WASHINGTON >> The Department of Homeland Security said today that just because Russian government hackers didn’t directly scan election systems in some U.S. states, it doesn’t mean they weren’t looking to break into them.
DHS spokesman Scott McConnell declined to discuss specific states. But he said in a statement that hackers looked for vulnerabilities to exploit in other government computer systems in an unspecified number of states as a way to get into the election systems. The other networks were usually connected to the election systems or shared similarities, he said.
The release of additional information came after state officials in Wisconsin and California said they had received conflicting reports from DHS about which of their computer systems were targeted by hackers during the 2016 presidential campaign.
Last week, the department informed 21 states that their election systems had been targeted by “Russian government cyber actors,” and officials in those states subsequently released that information publicly. The formal notification came after months of state election officials voicing frustration that the department had left them and the public in the dark for so long. DHS has said that most systems weren’t breached, and there was no evidence that vote tallies or registration databases were altered.

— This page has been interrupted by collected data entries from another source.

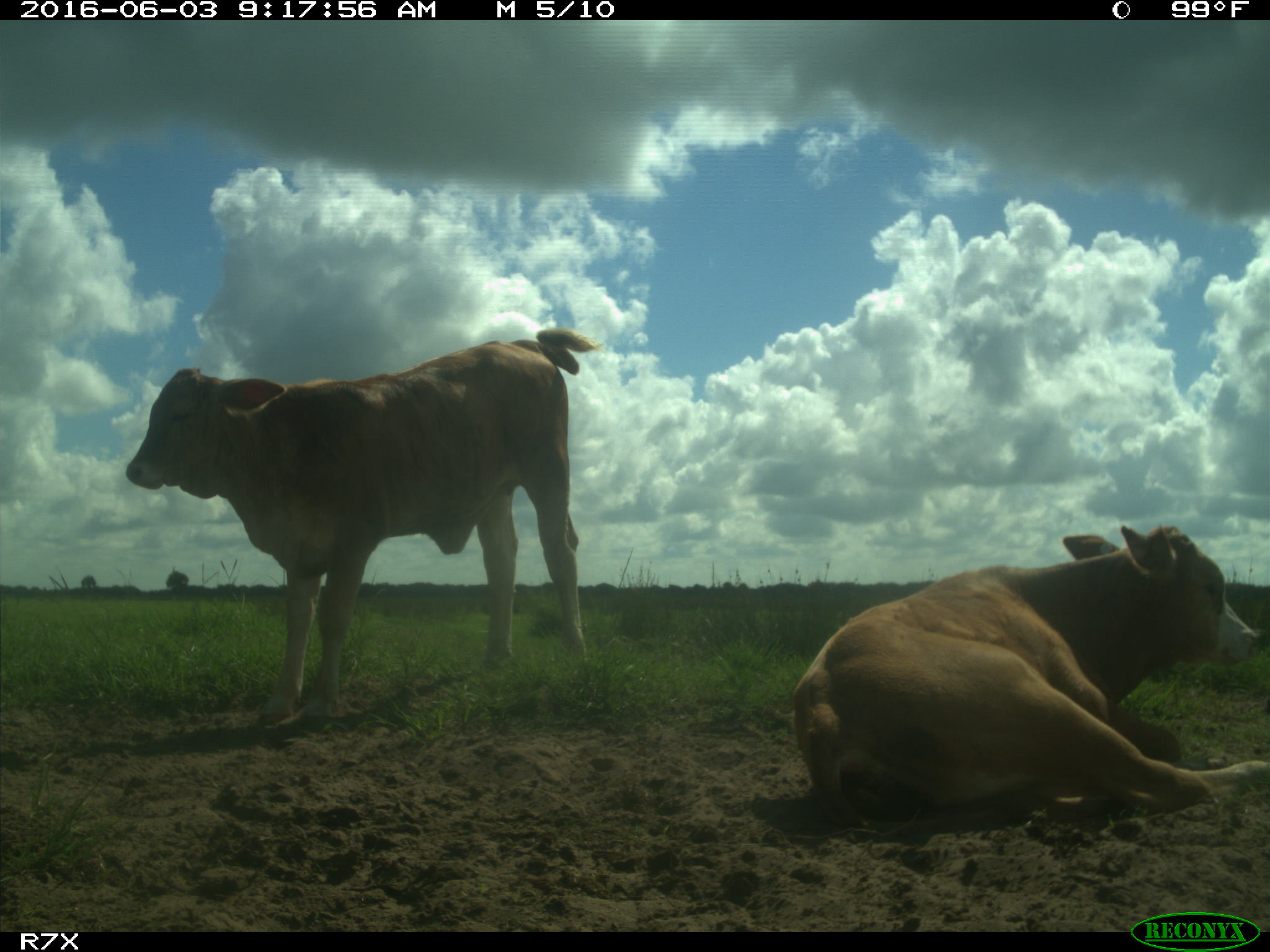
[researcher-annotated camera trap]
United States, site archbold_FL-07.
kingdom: Animalia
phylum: Chordata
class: Mammalia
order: Artiodactyla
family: Bovidae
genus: Bos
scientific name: Bos taurus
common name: domestic cow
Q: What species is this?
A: Bos taurus (domestic cow).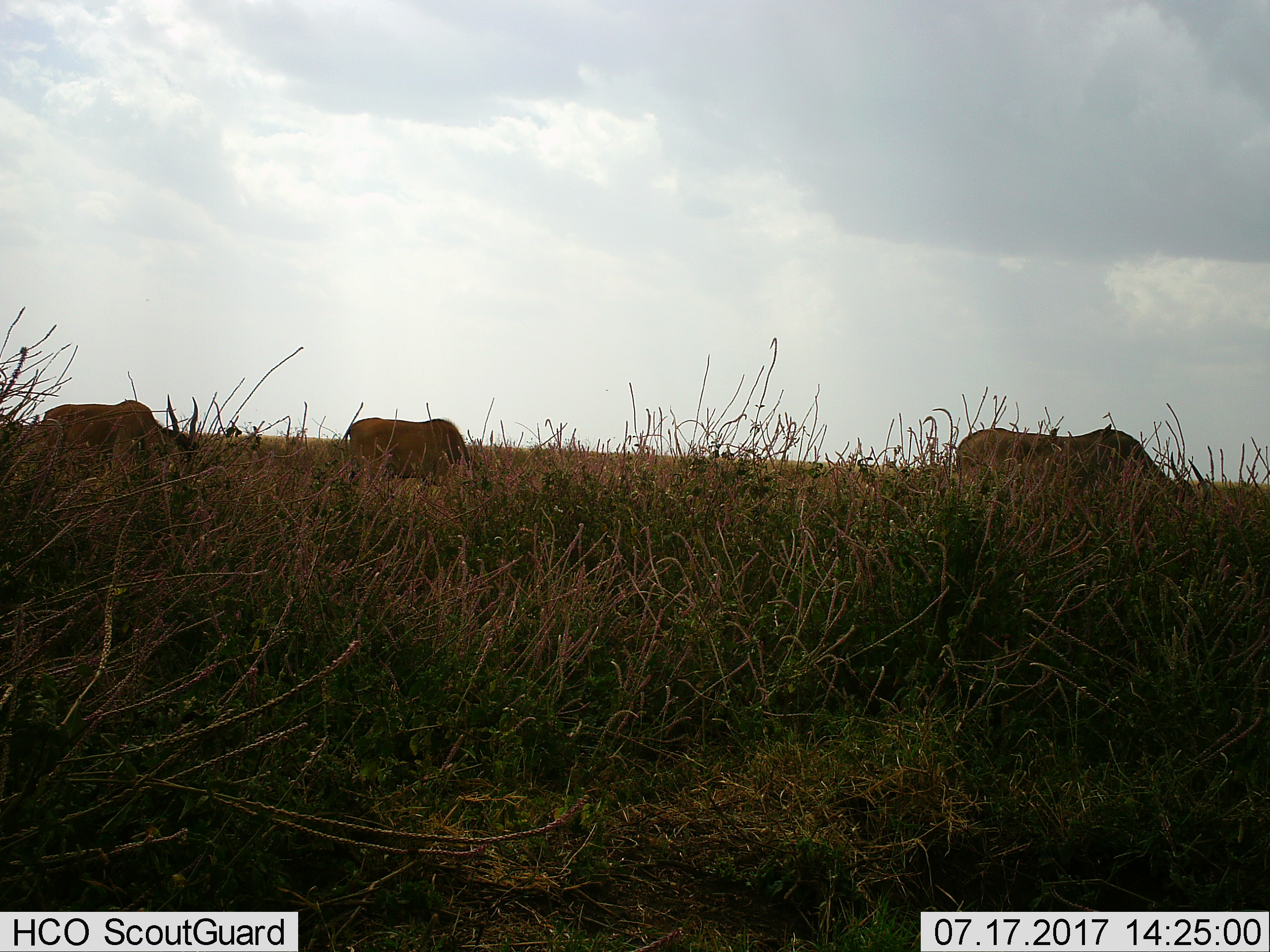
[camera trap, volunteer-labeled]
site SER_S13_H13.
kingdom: Animalia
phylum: Chordata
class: Mammalia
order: Artiodactyla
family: Bovidae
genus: Tragelaphus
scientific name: Tragelaphus oryx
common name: eland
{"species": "eland (Tragelaphus oryx)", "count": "3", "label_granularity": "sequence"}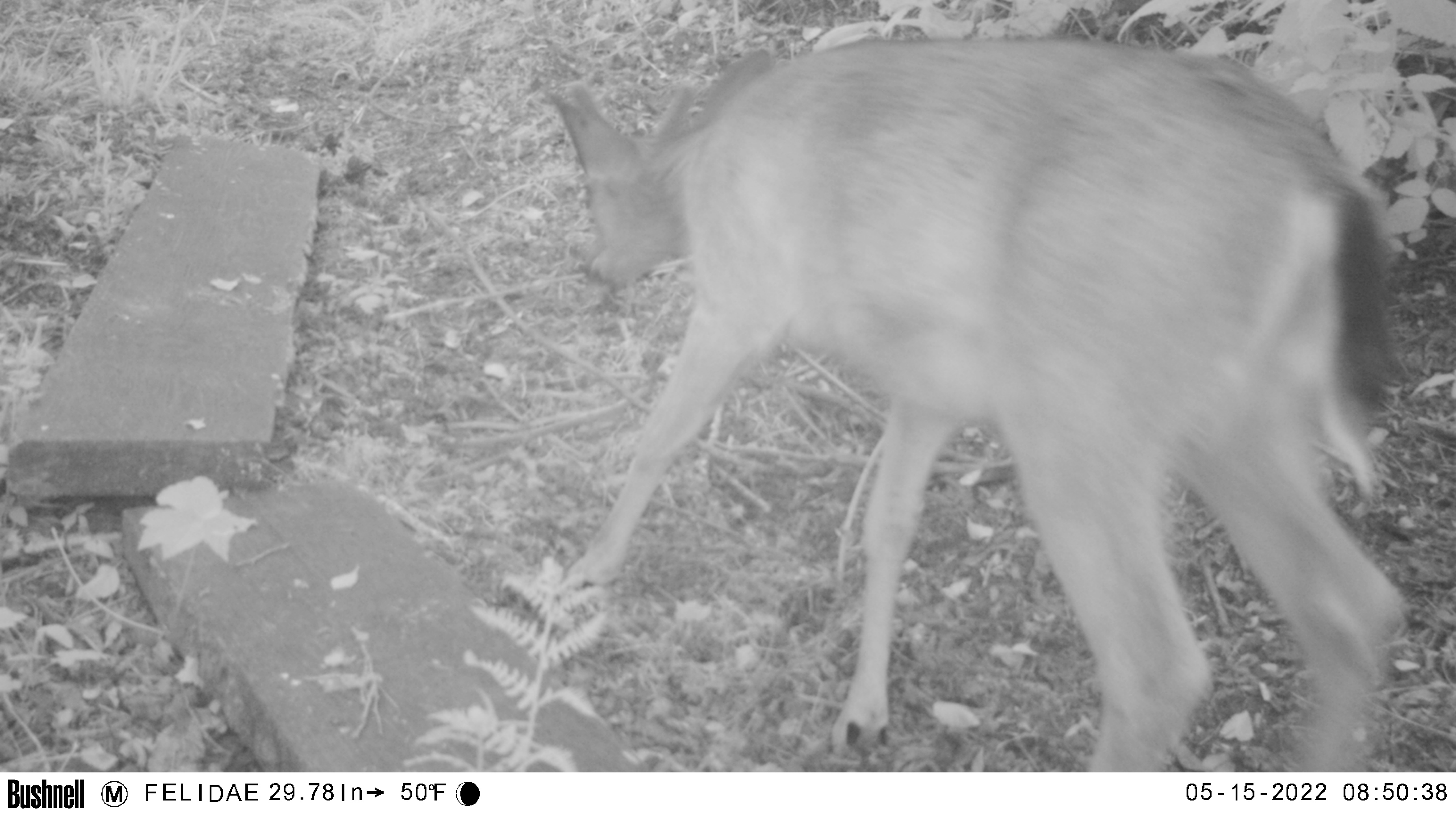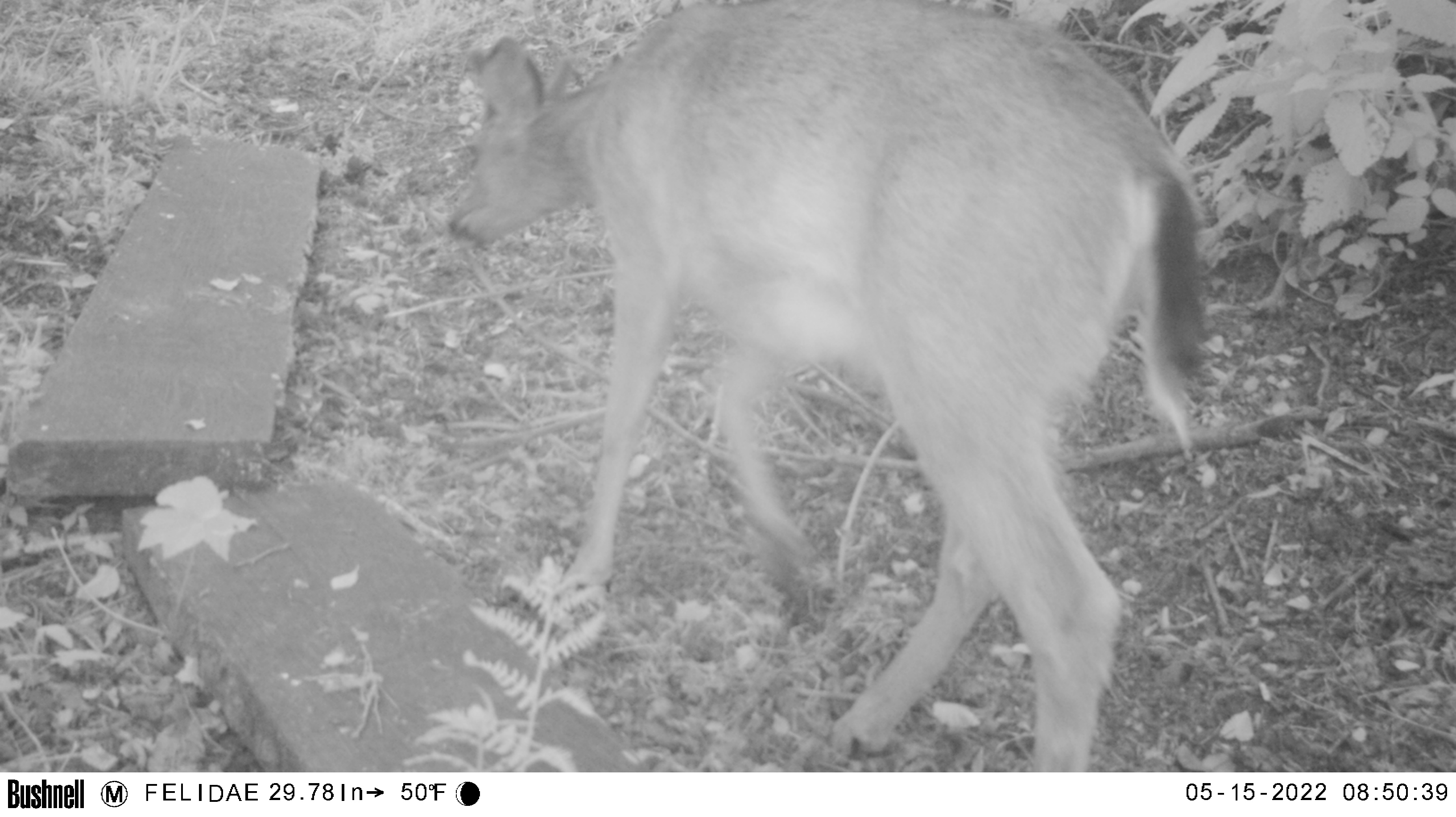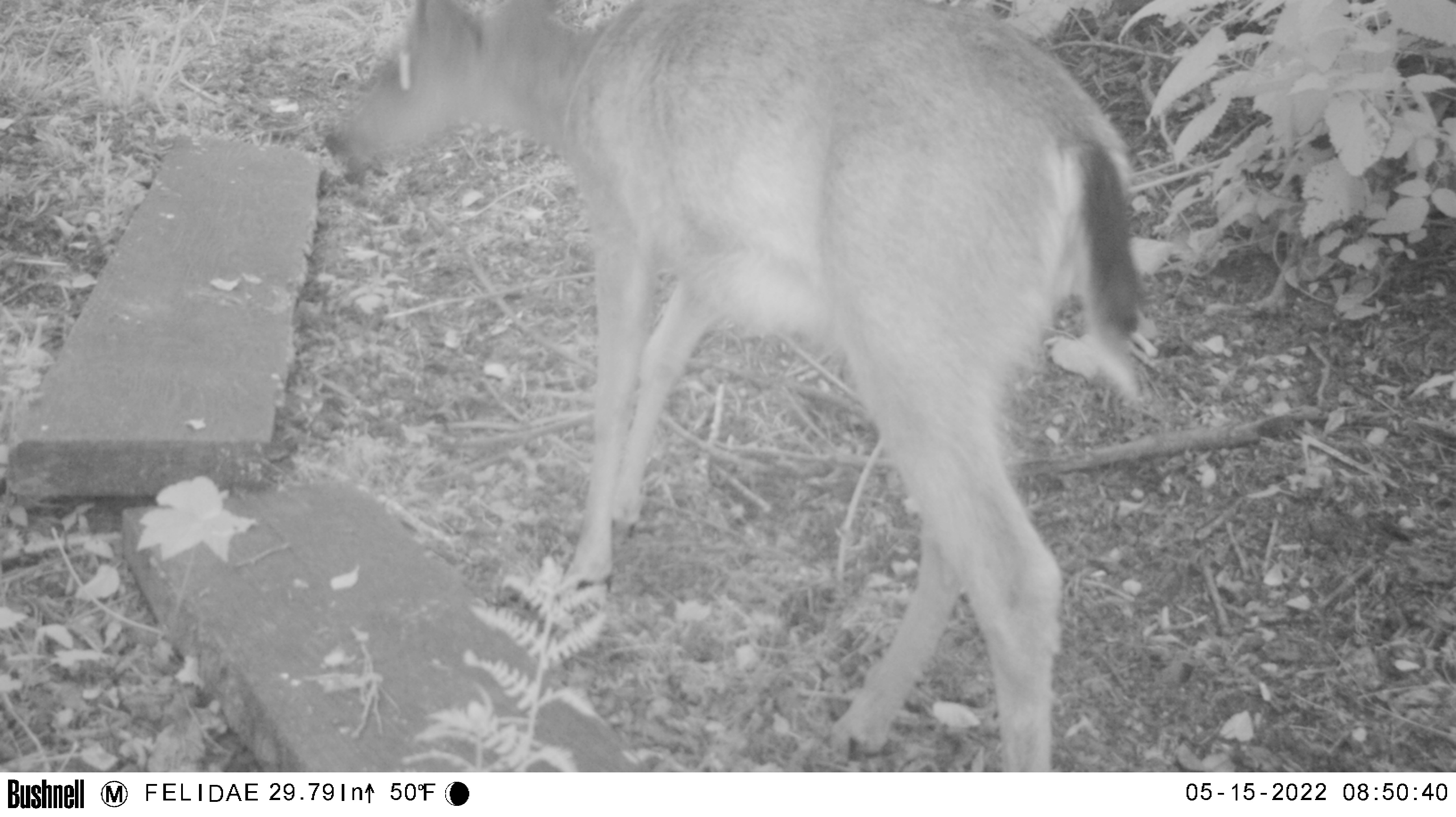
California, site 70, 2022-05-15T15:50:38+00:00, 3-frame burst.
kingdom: Animalia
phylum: Chordata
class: Mammalia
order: Artiodactyla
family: Cervidae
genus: Odocoileus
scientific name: Odocoileus hemionus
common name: mule deer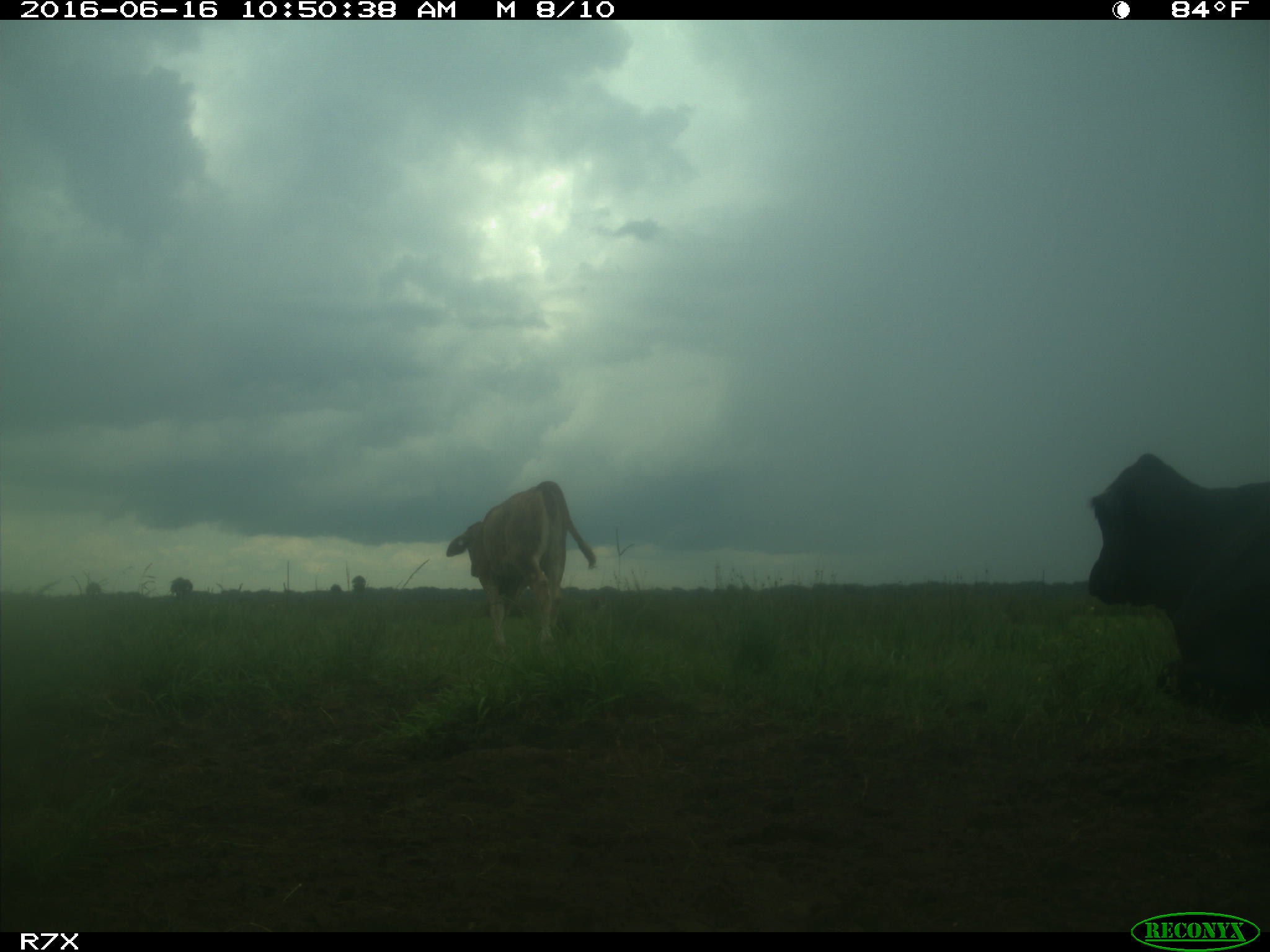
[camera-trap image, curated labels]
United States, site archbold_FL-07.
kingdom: Animalia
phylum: Chordata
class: Mammalia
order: Artiodactyla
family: Bovidae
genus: Bos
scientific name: Bos taurus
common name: domestic cow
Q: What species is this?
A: Bos taurus (domestic cow).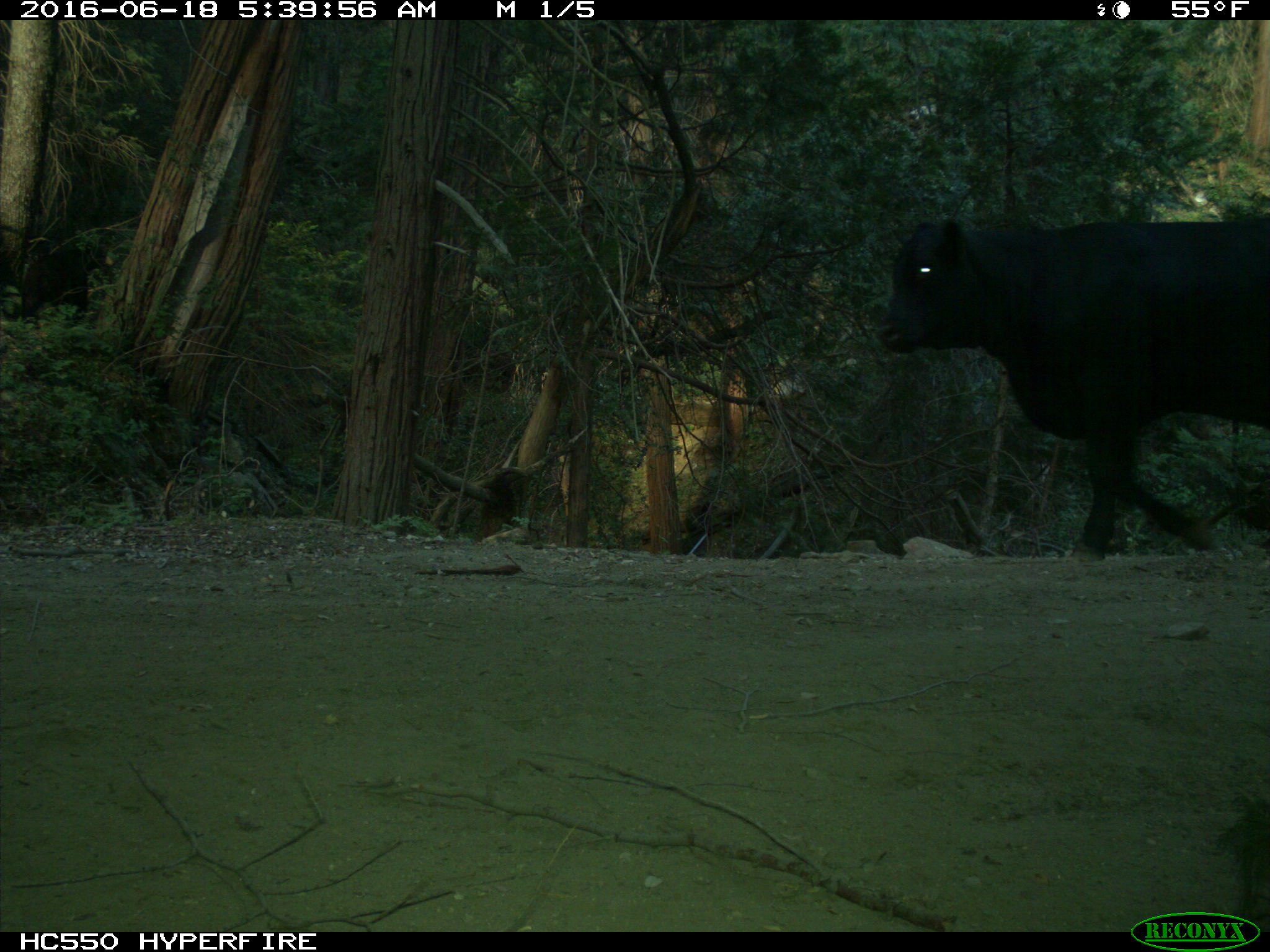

Earlier this week, officials in Wisconsin and California said the Homeland Security Department provided additional information that they believed contradicted the department’s earlier notification. Specifically, those state officials said they were told that the Russian hackers targeted computers systems that weren’t related to their elections.
In California, the targeted system was the state’s Department of Technology, which the secretary of state says it does not use for its IT services. In Wisconsin, it was the state’s Department of Workforce Development, which oversees job training and unemployment benefits.
Asked about the latest statement from DHS, Wisconsin Elections Commission spokesman Reid Magney said the agency was reviewing it. He had no further comment.
McConnell said the department stands by its initial assessment that 21 states were targeted by “Russian government cyber actors” looking for vulnerabilities in and access to election infrastructure. He noted that some of the intelligence used to make that determination cannot be shared publicly.
In the majority of the 21 states, DHS has said it only observed hackers scanning networks in preparation for breaking into the networks, not actual penetrations. But officials in Illinois have confirmed that hackers broke into the voter registration network for at least three weeks before being discovered in July 2016. Officials said there was no evidence that the hackers had changed any information.
The 21 states that told the AP last week that they had been targeted were: Alabama, Alaska, Arizona, California, Colorado, Connecticut, Delaware, Florida, Illinois, Iowa, Maryland, Minnesota, North Dakota, Ohio, Oklahoma, Oregon, Pennsylvania, Texas, Virginia, Washington and Wisconsin.